We’d left the Zebra Heliconican ballet performance near Mikes home in Kathleen. Kathleen, Georgia. I was totally juiced, exhilarated. Meeting Zebras in habitat, for the first time, is well, exciting. Knowing that I had planted my left foot on an ant hill, and felt stinging bites on that leg, was also a type of negative exhilarating.

We went and shot butterflies at Mike’s own garden, Zebras, Gulf fritillaries, Monarchs and more. Concerned that this northern boy might be cooked, in that summer 92F weather, Mike asked if I still wanted to head over to Oaky Woods Wildlife Management Area? Still within the limits of Kathleen, how could I say no to a name as inviting to the visitor as . . . Oaky Woods?

I drove, Mike directed, we passed that Enormous Lays potato chip plant, incredibly plunked down in that rural corner of Kathleen, and there we were at Oaky Woods. I politely declined Mike’s urging, and did not drive into the Management Area on that unimproved trail. 4 x 4 or no, I left her at the trail head.

Oaky Woods delivered. Butterflies and wildflowers. We met nectaring Gulf fritillaries, and they send subliminal messages out to me . . . ‘Shoot us if you can, Jeff!’  Sucker I am to Gulfs, I did a quick calculation of how much film I brought to Georgia, how much I’d exposed so far, how much I brought today/exposed, and in the end, irregardless of how difficult it is to get Gulfs to just stop for a nanosecond . . . there I was, shooting away, going for that goal, capturing those  silver-white hindwing markings and pinkish hue on the inner forewing.

They make lousy models. Just don’t stop. Move, move, move. This one was on a luscious set of blooms, blazing star?

I like what I see here, and wonder if you will too?


Gulf Frit in Kathleen

Gulf fritillary butterfly on Tithonia, photographed by Jeff Zablow at Kathleen, GA

Gulf Fritillary butterflies are, well, ubiquitous in Georgian gardens, reserves and flower beds. Once you’ve shot out some, you soon turn your attention to other species flying about. That’s fine, and the way it is.

Serious photographers of butterflies live with a persistent, muffled, and nagging desire. Get an image, get images that REALLY show Gulf frits at their best. Score a super fine dorsal image, with rich reddish-orange, bright White spots, super-fine head, spots glaring, and more.

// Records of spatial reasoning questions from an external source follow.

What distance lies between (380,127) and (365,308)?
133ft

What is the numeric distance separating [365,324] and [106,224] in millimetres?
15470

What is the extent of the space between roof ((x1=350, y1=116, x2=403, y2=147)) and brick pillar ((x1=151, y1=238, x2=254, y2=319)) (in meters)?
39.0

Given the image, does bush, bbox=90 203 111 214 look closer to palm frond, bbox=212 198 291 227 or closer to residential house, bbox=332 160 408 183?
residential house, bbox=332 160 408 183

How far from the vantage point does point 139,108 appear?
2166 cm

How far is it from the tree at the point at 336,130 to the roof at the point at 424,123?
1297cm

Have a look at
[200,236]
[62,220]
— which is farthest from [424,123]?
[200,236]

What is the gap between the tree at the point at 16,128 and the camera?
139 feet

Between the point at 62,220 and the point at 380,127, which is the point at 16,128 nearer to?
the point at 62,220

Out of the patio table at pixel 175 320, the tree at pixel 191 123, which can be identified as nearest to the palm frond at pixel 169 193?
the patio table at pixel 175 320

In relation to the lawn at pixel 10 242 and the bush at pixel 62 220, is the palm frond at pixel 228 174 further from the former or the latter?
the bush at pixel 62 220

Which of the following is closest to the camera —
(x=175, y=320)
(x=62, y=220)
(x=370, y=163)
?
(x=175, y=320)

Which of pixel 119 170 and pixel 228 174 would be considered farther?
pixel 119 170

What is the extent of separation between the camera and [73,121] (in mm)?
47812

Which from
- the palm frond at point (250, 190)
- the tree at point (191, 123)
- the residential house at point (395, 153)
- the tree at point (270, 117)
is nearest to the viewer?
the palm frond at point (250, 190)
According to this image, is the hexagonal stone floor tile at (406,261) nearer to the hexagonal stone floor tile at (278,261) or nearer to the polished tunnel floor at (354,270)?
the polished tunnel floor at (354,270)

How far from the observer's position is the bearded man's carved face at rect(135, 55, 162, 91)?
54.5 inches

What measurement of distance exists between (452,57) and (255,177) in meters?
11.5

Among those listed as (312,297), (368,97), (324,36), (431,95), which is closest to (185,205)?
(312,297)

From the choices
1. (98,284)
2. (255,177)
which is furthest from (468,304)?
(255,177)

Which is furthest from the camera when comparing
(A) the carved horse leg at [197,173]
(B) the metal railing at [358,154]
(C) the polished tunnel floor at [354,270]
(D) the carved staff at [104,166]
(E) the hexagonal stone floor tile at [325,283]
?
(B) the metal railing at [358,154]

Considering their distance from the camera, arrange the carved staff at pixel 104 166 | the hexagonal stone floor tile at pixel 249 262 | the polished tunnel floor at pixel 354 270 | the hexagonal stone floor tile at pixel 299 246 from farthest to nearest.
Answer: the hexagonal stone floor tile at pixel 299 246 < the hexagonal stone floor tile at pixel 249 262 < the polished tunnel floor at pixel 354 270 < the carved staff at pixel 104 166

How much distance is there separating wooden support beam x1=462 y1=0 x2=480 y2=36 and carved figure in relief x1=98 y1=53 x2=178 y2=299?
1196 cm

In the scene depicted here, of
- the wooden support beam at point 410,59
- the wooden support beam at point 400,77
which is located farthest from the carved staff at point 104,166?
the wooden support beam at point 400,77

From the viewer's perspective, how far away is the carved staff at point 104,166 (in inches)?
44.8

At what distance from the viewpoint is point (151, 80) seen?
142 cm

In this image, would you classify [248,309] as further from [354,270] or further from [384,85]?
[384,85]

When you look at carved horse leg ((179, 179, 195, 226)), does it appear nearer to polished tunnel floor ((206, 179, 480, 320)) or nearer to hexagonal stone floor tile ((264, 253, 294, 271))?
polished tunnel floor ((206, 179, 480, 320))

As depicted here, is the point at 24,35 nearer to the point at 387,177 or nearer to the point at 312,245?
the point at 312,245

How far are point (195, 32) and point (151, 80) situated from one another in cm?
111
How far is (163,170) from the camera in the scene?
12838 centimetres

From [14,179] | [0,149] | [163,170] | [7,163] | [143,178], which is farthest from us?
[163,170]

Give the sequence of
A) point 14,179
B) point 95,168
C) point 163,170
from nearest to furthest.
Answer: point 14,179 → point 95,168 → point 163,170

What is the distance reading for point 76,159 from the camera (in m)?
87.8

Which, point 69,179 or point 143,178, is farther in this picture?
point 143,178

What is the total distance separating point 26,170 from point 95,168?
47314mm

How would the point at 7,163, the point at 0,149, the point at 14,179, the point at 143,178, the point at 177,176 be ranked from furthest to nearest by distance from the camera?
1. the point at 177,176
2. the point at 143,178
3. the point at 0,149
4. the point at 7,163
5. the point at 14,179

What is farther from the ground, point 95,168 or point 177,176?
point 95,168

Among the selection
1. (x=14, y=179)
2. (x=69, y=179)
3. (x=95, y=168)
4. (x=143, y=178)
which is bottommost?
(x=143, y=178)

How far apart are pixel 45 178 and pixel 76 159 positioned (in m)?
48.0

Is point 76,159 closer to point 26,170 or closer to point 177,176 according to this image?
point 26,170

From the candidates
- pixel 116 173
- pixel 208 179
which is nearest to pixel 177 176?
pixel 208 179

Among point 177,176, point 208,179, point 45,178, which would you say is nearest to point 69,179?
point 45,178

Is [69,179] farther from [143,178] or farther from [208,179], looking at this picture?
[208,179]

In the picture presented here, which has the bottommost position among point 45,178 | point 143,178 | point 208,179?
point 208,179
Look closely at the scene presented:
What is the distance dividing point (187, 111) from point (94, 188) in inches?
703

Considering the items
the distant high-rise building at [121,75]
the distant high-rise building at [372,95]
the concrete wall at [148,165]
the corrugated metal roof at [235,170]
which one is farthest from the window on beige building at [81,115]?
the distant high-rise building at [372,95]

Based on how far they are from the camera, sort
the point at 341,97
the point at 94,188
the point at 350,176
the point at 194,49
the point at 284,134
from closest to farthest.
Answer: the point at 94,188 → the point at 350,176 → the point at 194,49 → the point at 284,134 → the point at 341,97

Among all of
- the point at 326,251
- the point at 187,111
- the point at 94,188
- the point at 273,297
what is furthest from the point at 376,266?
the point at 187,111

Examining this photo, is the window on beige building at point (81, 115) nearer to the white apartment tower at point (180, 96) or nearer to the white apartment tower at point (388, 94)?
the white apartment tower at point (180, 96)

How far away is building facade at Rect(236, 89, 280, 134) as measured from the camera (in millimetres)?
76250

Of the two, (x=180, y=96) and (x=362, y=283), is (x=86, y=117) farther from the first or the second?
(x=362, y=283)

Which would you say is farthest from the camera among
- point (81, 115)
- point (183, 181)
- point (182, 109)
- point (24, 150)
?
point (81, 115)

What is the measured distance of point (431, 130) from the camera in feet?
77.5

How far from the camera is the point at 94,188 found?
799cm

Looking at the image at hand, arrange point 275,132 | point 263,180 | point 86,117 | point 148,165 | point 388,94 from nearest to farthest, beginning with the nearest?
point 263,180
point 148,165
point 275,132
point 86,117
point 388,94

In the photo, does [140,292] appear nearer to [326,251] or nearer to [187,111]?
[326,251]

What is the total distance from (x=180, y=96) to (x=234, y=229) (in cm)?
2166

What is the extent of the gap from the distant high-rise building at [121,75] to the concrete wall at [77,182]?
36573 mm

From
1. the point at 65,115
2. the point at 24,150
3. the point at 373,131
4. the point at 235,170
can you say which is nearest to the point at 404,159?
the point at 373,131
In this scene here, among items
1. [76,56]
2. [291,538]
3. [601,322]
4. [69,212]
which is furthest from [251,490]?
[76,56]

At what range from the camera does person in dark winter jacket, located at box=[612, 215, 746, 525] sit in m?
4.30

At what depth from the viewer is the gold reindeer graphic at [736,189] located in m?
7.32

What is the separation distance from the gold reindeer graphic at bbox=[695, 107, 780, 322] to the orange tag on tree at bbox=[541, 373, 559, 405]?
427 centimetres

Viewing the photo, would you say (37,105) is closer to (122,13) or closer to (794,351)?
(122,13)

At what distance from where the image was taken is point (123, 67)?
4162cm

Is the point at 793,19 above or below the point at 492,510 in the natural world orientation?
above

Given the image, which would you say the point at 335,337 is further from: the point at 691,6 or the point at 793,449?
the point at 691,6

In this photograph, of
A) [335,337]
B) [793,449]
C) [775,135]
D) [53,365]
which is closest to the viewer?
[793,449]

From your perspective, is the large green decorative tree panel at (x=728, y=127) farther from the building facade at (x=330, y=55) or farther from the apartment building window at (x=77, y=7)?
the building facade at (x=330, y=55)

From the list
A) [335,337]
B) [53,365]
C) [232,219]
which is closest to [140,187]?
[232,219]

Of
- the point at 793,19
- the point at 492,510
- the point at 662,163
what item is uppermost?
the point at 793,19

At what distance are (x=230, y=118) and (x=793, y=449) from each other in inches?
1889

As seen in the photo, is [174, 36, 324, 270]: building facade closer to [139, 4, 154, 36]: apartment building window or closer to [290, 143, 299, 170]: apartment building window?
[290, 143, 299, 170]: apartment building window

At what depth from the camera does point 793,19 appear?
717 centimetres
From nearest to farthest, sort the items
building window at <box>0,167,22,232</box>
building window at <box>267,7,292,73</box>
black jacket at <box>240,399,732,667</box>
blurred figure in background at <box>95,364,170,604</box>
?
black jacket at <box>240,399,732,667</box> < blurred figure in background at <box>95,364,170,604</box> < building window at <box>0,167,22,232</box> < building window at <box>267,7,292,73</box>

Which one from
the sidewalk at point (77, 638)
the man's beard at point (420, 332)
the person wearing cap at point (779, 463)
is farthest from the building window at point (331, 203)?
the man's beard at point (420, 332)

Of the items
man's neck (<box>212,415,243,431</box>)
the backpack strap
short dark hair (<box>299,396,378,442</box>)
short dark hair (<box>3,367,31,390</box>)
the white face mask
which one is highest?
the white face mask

Get a ventral image with those white spots and oblongs declaring, “White, white, white” in the reflecting sun.

I labor with these siren songs in my head when I’m in Georgia, and hopefully this year in other southeastern states.

This one was taken in Kathleen. Kathleen, Georgia that is. Mike invited me to come and see if we can’t find . . . Zebra Heliconians! (We did!!!)

There’s some to like in this capture of a Gulf fritillary. What think you?